Марина Малич была во многом противоположностью Эстер. Она была очень привязана к мужу, участвовала в его розыгрышах и выдумках. Он мог, например, поднять ее ночью, заставить надеть какую-то старую одежду и бегать по комнате за несуществующими крысами. Вот как она вспоминала об этом:
«Однажды ночью, — я уже спала, — Даня разбудил меня и сказал, что мы будем охотиться на крыс.
Крыс в доме никаких не было, но он придумал, что мы будем за ними бегать.

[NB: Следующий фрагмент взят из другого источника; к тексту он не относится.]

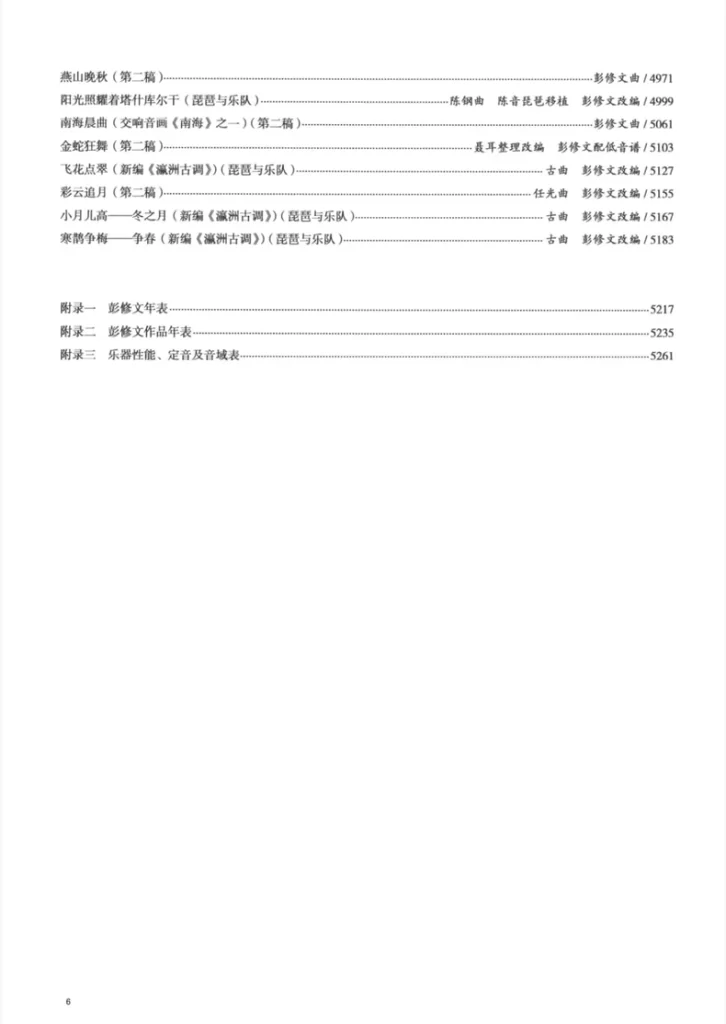 图片[2]-彭修文作品集（1-10册）民族管弦乐总谱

Для этого мы должны были одеться по-особенному. Я уже не помню, что я надела и что надел Даня. Но это была явно не парадная одежда и даже не такая, в какой мы ходим обычно, — что-то такое самое заношенное, оборванное. В этом виде мы должны были гоняться за крысами, которых у нас не было.
Мы уже приготовились к погоне, и всюду искали крыс, но тут, на самой середине игры, к нам кто-то пришел. В дверь страшно барабанили, и нам пришлось открыть.
Мы предстали перед гостями в этом странном виде, очень их удивившем. Куда это они на ночь глядя собрались?! Даня не стал рассказывать, чем мы только что занимались, и сказал, что мы куда-то ходили по хозяйственным делам и потому оделись как можно проще».
Из дневников Ивана Павловича Ювачева мы узнаём, что в конце 1920-х — начале 1930-х годов крысы в квартире действительно были и вся семья, включая Хармса, принимала участие в охоте на них. «Вчера и сегодня война с крысами по ночам. В моей комнате крыса бегает открыто», — жалуется Иван Павлович 19 августа 1930 года. Но во второй половине 1930-х крыс уже не было — это была чистая игра, фантазия.
При этом для Марины слово мужа было законом. М. Блок, работавшая в Детиздате и познакомившаяся с Хармсом в 1935 году, рассказывала о таком случае: «Однажды с ужасом увидела, что чудесная коса Марины исчезла, волосы скобкой лежат на щеке. В чем дело? „А Даня сказал, что волос может в щи попасть“. Вот так реагировала на шутку. „Даня сказал“ — закон во всем». Блок бывала у них в гостях и так описывала обстановку комнаты, в которой они жили: «Минимум быта. Мало мебели, только необходимое. На стене — какой-то старый морской агрегат, вроде компаса, средневековая мореходная карта. Строгое предостережение на обоях у кроватки, кривая строка: „Клопам вход строго воспрещен!“».